CONSIDERATION OF THE PRIOR MERGER AGREEMENT BY ABSORPTION.
AUTHORIZATIONS AND DELEGATIONS AND APPOINTMENT OF REPRESENTATIVES
TO EXECUTE THE FINAL AGREEMENTS AND OTHER PROCEDURES.
18.
AUTHORIZATION TO
CARRY OUT REGISTRATION PROCEEDINGS RELATING TO THIS
SHAREHOLDERS’ MEETING BEFORE THE ARGENTINE SECURITIES
COMMISSION, BOLSAS Y MERCADOS ARGENTINOS S.A., CAJA DE VALORES S.A.
AND THE GENERAL SUPERINTENDENCY OF CORPORATIONS.
Note:
The Registry of the Company’s book-entry
shares is kept by Caja de Valores S.A. (CVSA) domiciled at 25 de
Mayo 362, City of Buenos Aires. Therefore, in order to attend the
Shareholders’ Meeting, evidence is to be obtained of the
account of book-entry shares kept by CVSA. Pursuant to the
provisions of Section Twenty Four of the bylaws and the rules of
the Argentine Securities Commission, the shareholders’
meeting will be held remotely from the corporate headquarters
located at Carlos María Della Paolera 261, Floor 9, City of
Buenos Aires, and shareholders who are willing to do so will have
the possibility to attend the meeting in person, provided that they
communicate such decision upon sending their notice of attendance
and/or until the date of expiration of the statutory term
established for giving notice of attendance.
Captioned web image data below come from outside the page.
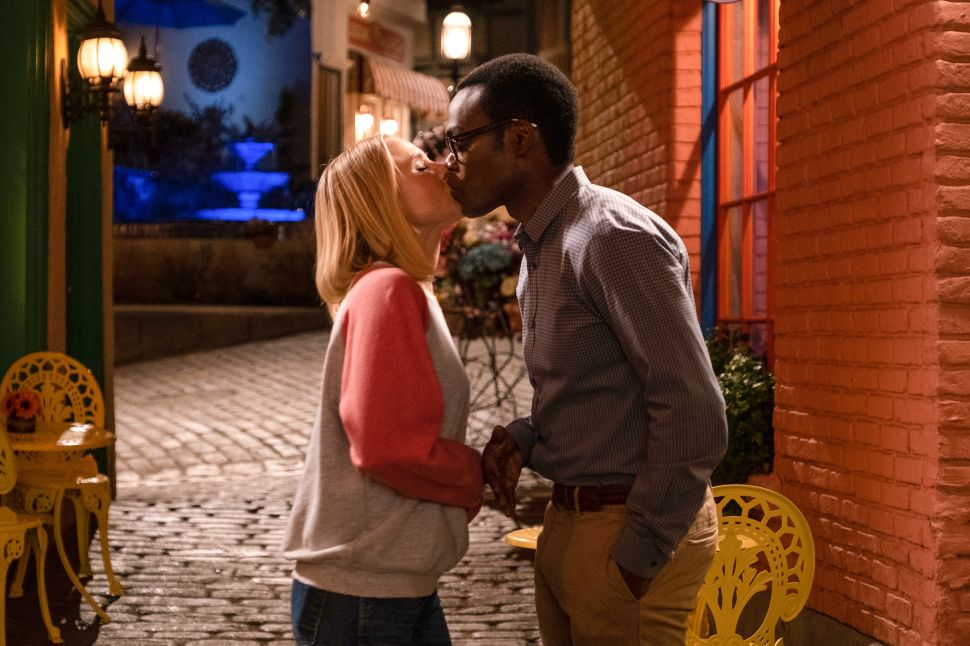 William Jackson Harper Discusses Last Night's Touching 'The Good Place' Episode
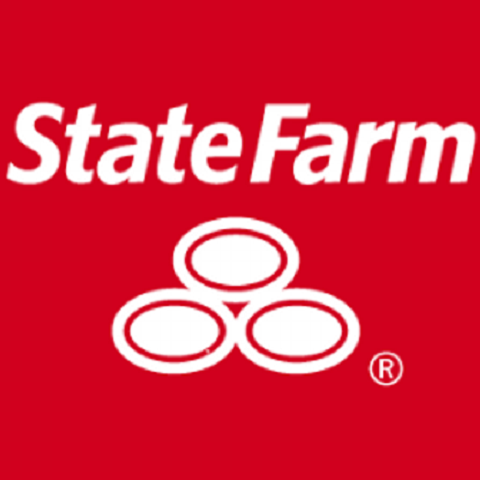 Insurance Agency «State Farm: Mike Kenney», reviews and photos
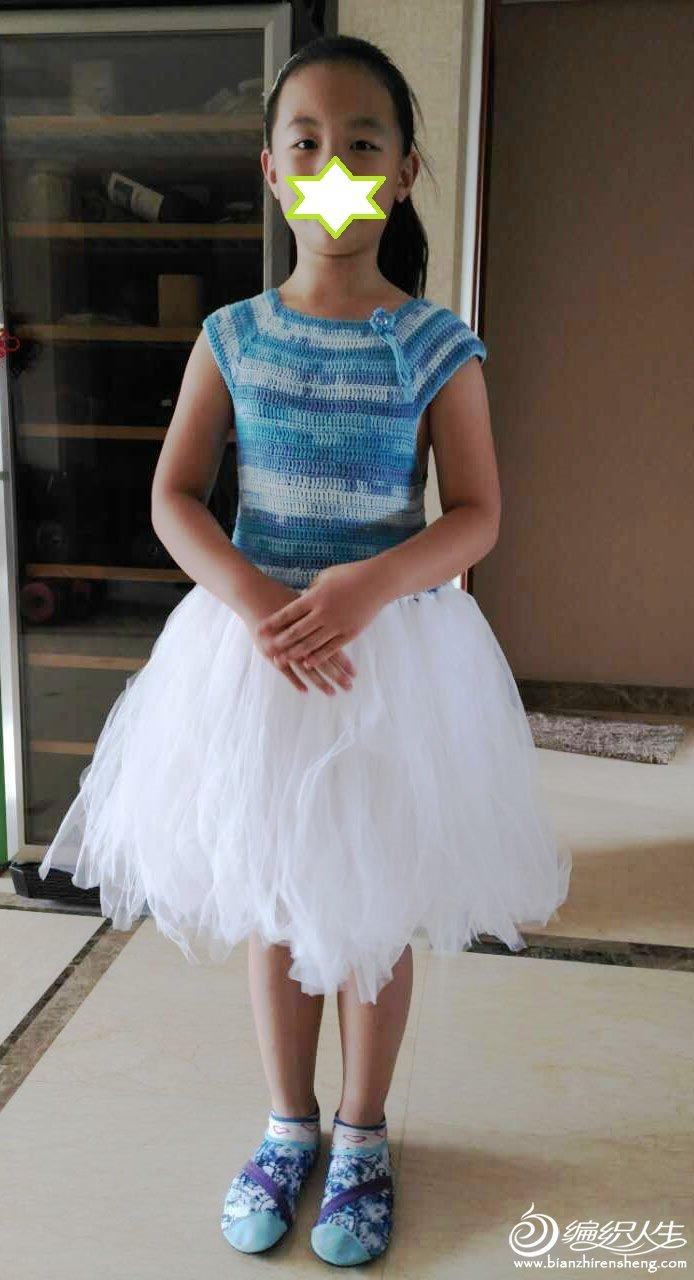 鉤紗結合兒童連衣裙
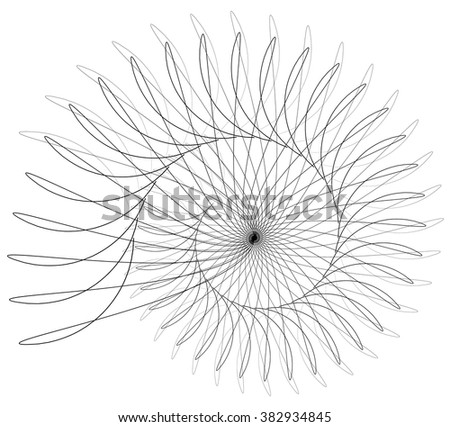 Abstract spirally element isolated on white.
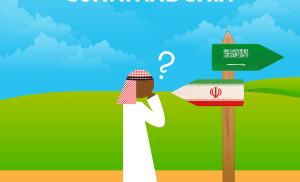 A Dialogue between a Sunni and a Shia  (Abdullah and Abdul Hussain)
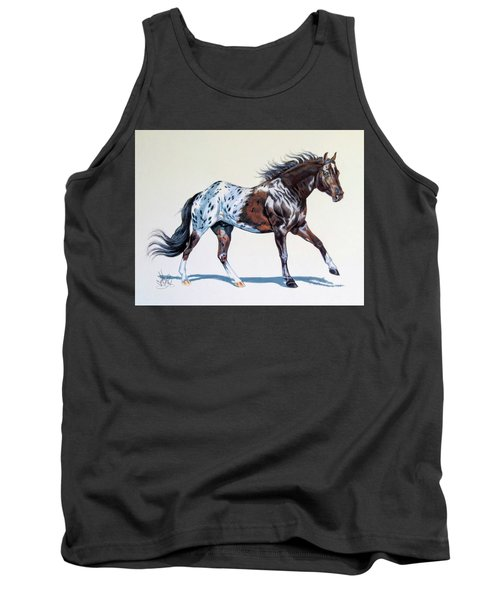 Blanketed Appaloosa Tank Top by Cheryl Poland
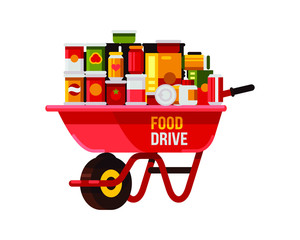 canned food drive with red wheelbarrow flat style vector illustration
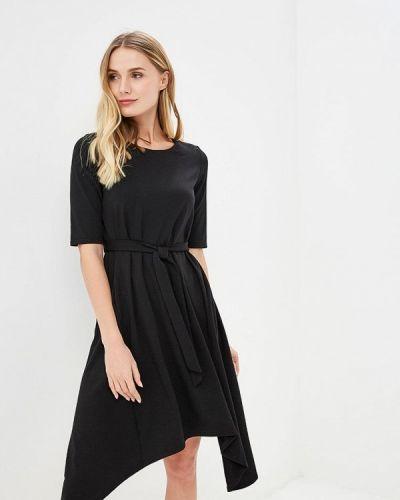 Черное джинсовое платье Numinou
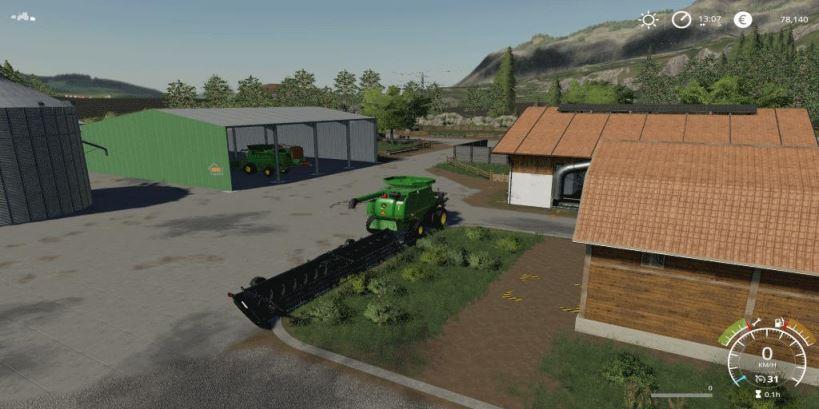 Мод Карта Landfields v 1.0 для Farming Simulator 2019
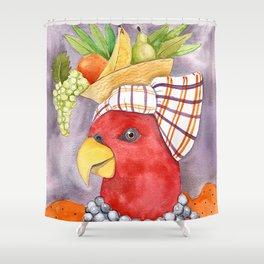 Carmen Miranda Parrot Shower Curtain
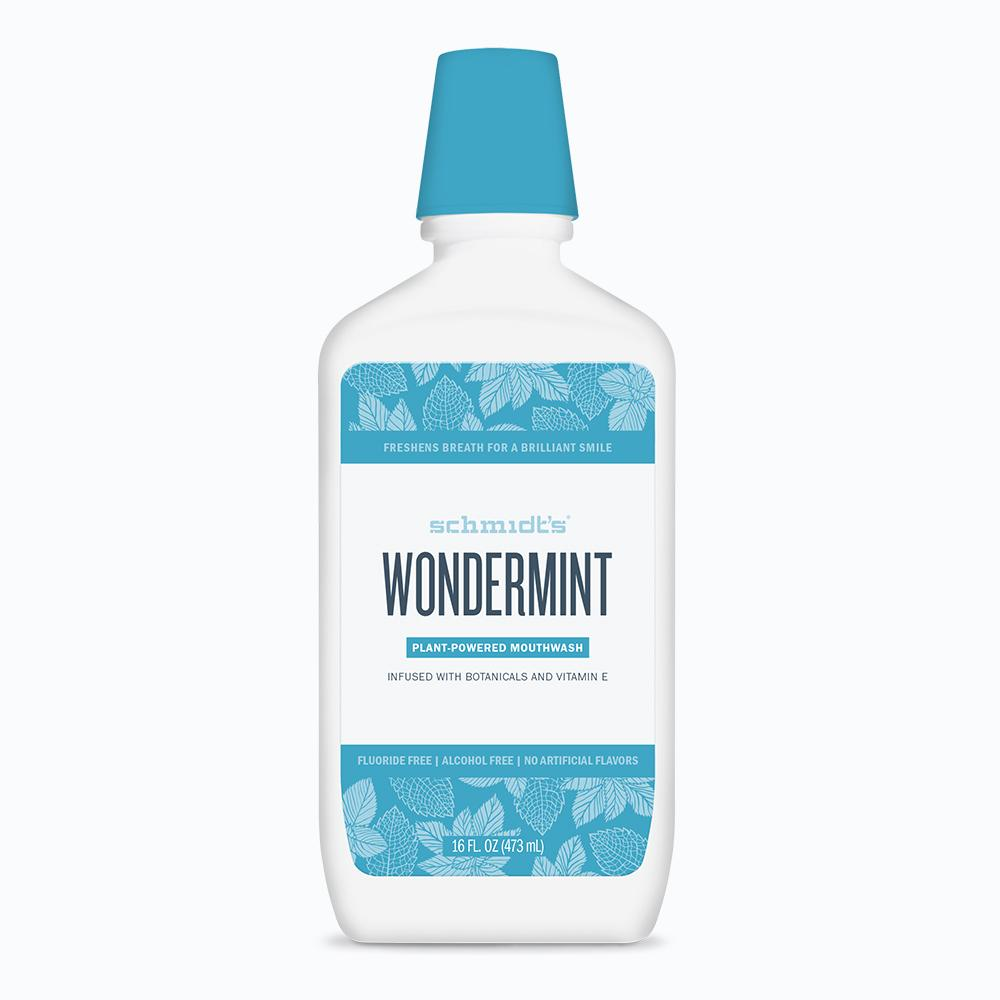Schmidt's Wondermint Mouthwash, which comes in a white and blue bottle, freshens breath for a brilliant smile.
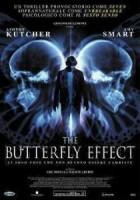 butterfly-effect-FILEminimizer-210x300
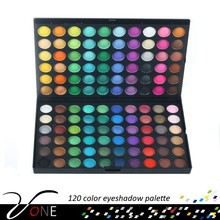 120 color eye shadow for sale,cosmetics factory in China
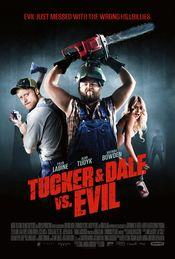 Poster Tucker and Dale vs Evil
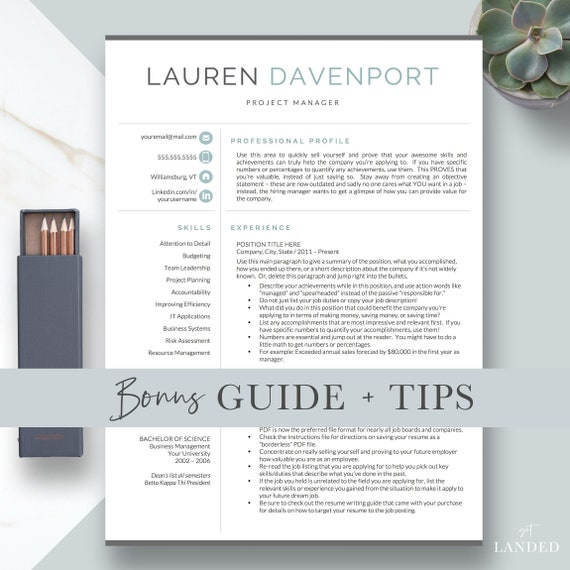 modern resume template guide 1 2 and 3 page resume etsy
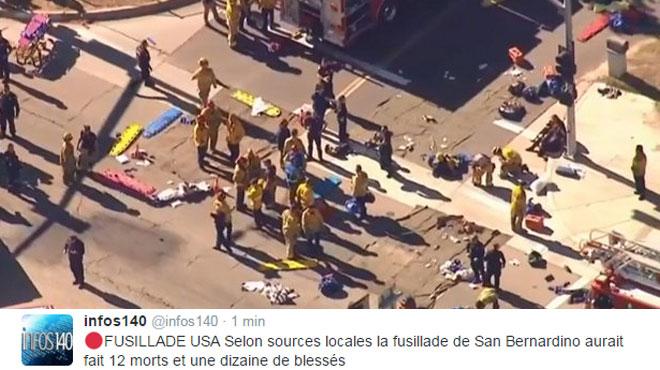 Fusillade près de Los Angeles: 20 victimes d'après les pompiers, le SWAT et les démineurs sur place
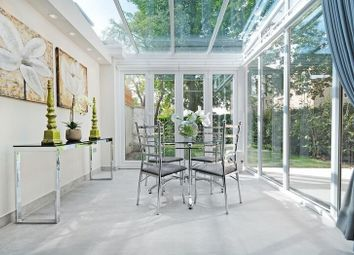 Thumbnail 4 bedroom town house to rent in Court Close, St. Johns Wood Park, London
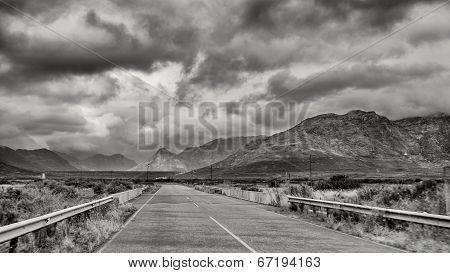 Western Cape Landscapes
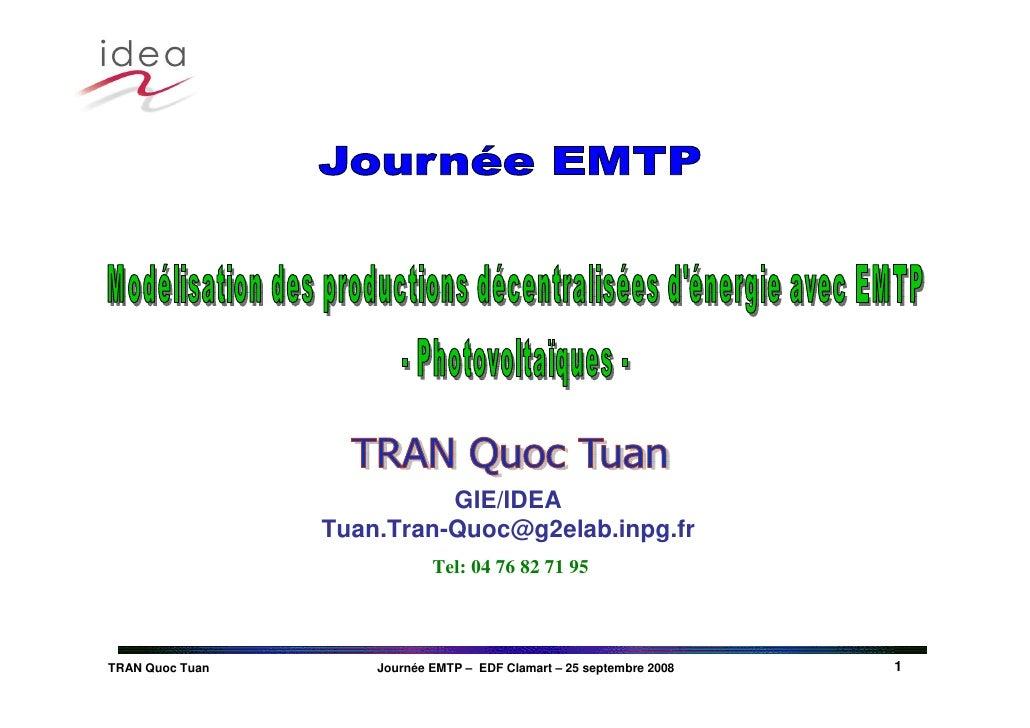Emtp User Group092008 Idea P Vgeneration Web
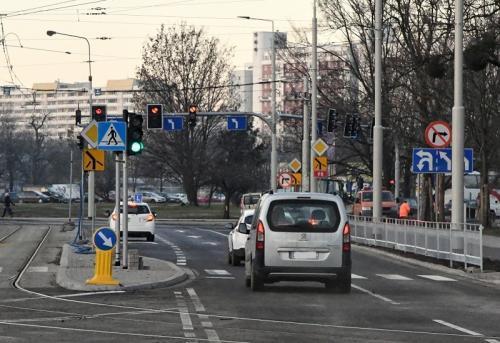DK98: Ul. Dyrekcyjna we Wrocławiu przejezdna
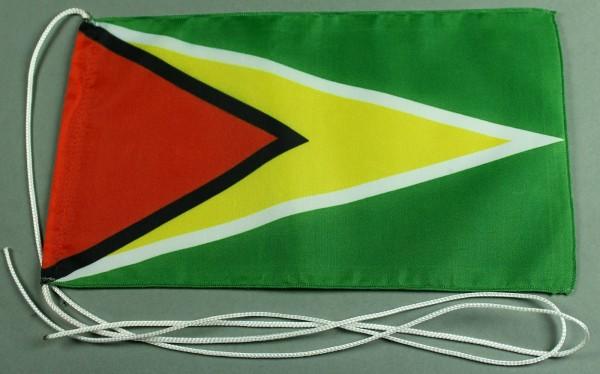 Tischflagge Guyana 25x15 cm optional mit Holz- oder Chromständer Tischfahne Tischfähnchen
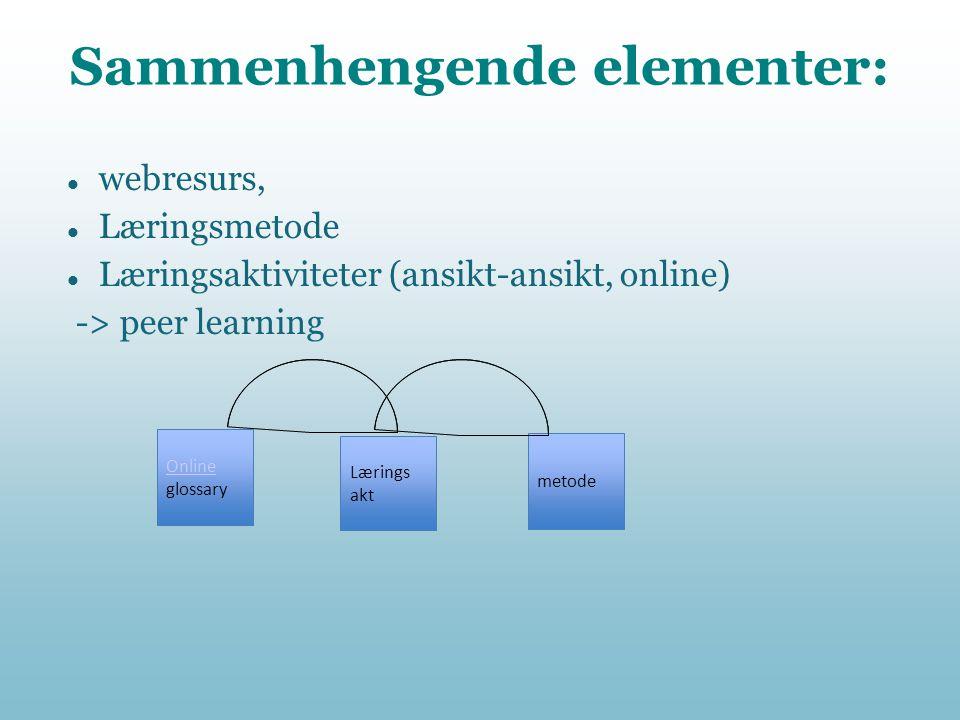 Sammenhengende elementer:  webresurs,  Læringsmetode  Læringsaktiviteter (ansikt-ansikt, online) -> peer learning Online glossary Lærings akt metod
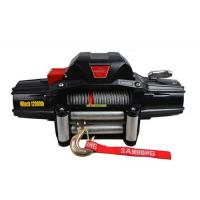 Buy cheap ATV Electric Winch Approved CE 12VDC Resist 3000lbs product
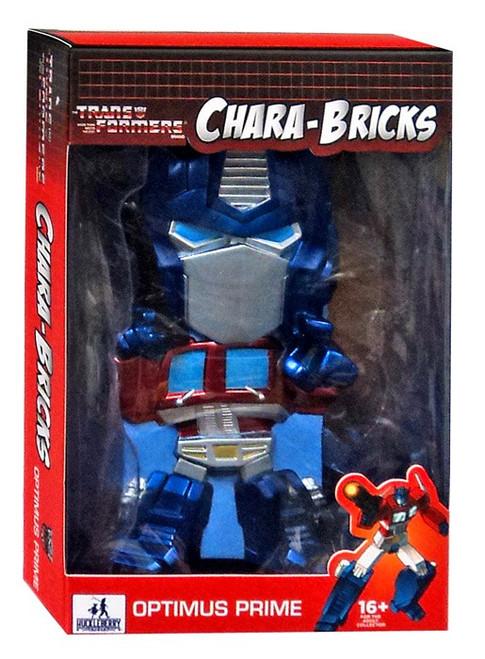 "Transformers Chara-Bricks Optimus Prime Exclusive 7-Inch 7"" Vinyl Figure"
To such end, the email
address l.huidobro@zbv.com.ar
is available for registering
attendance at the shareholders’ meeting by electronic means
and for sending the certificates issued by Caja de Valores S.A.
obtained by the shareholders. The term for giving notice of
attendance at such email address expires on September 22, 2024 at
3:00 p.m., pursuant to the provisions of Section 238 of the General
Companies Law. Shareholders shall provide the following data: first
and last name or full corporate name; identity document type and
number, or registration data, specifying the Register where they
are registered and their jurisdiction; and domicile where they are
located for purposes of recording it at the shareholders’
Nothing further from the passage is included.